**Testo di partenza**
::::

E’ l’inizio di una “preferenza europea” sull’industria bellica che prefigura, spera Breton, una politica permanente su vasta scala che il commissario proporrà alla fine dell’anno. “Il Consiglio ci ha incaricato di farlo” ha dichiarato soddisfatto. Il termine di difesa europea si presta alla confusione: non si tratta solamente delle cose militari in senso stretto, come le missioni che l’Unione europea mette in piedi per formare alcuni eserciti in Africa o la missione Atlante contro la pirateria marittima al largo delle coste somale. Si tratta, in realtà, di tutte le missioni che la Nato “non può e non vuole compiere”, precisa all’ex commissario europeo Michel Barnier, che ha lavorato a lungo su questo tema. Fra queste missioni la cybersicurezza, la lotta contro la disinformazione, la prevenzione al terrorismo, la risposta alle minacce ibride come la strumentalizzazione dei flussi migratori da parte delle potenze vicine all’Ue, la messa in sicurezza delle infrastutture di comunicazione, lo scambio di informazioni tra intelligence…E dunque, anche la capacità di mandare delle truppe in teatri di guerra per operazioni al di fuori dei confini dell’Unione europea, lì dove la Nato non è pertinente.

::::

**Raccolta di dati**
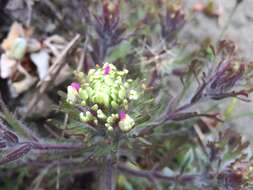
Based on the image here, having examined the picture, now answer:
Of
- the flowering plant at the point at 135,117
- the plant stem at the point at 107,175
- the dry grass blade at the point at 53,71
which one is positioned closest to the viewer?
the flowering plant at the point at 135,117

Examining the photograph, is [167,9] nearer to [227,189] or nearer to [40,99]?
[40,99]

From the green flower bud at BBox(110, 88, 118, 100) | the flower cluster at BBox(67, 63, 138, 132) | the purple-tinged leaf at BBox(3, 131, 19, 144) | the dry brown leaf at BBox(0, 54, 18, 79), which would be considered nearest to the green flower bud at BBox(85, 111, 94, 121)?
the flower cluster at BBox(67, 63, 138, 132)

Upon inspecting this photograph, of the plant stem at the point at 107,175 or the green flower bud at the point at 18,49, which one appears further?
the green flower bud at the point at 18,49

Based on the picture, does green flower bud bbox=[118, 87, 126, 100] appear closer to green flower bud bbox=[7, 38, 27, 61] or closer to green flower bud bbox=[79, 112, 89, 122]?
green flower bud bbox=[79, 112, 89, 122]

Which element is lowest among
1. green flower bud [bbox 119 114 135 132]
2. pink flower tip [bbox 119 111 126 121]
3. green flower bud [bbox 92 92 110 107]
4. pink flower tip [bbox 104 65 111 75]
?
green flower bud [bbox 119 114 135 132]

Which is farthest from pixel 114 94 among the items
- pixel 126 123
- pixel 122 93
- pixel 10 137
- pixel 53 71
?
pixel 53 71

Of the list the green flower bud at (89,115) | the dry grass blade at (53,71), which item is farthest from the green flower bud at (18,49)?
the green flower bud at (89,115)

::::

**Consegna**
Riassumi il testo di partenza in due frasi. Per svolgere la consegna servitevi soltanto del testo di partenza.

**Risultato**
Breton spera che una "preferenza europea" sull'industria bellica prefiguri una politica permanente su vasta scala, che proporrà alla fine dell'anno su incarico del Consiglio. La difesa europea non riguarda solo le cose militari in senso stretto, ma tutte le missioni che la Nato non può e non vuole compiere, come la cybersicurezza, la lotta contro la disinformazione, la prevenzione al terrorismo e l'invio di truppe in teatri di guerra fuori dai confini dell'Unione.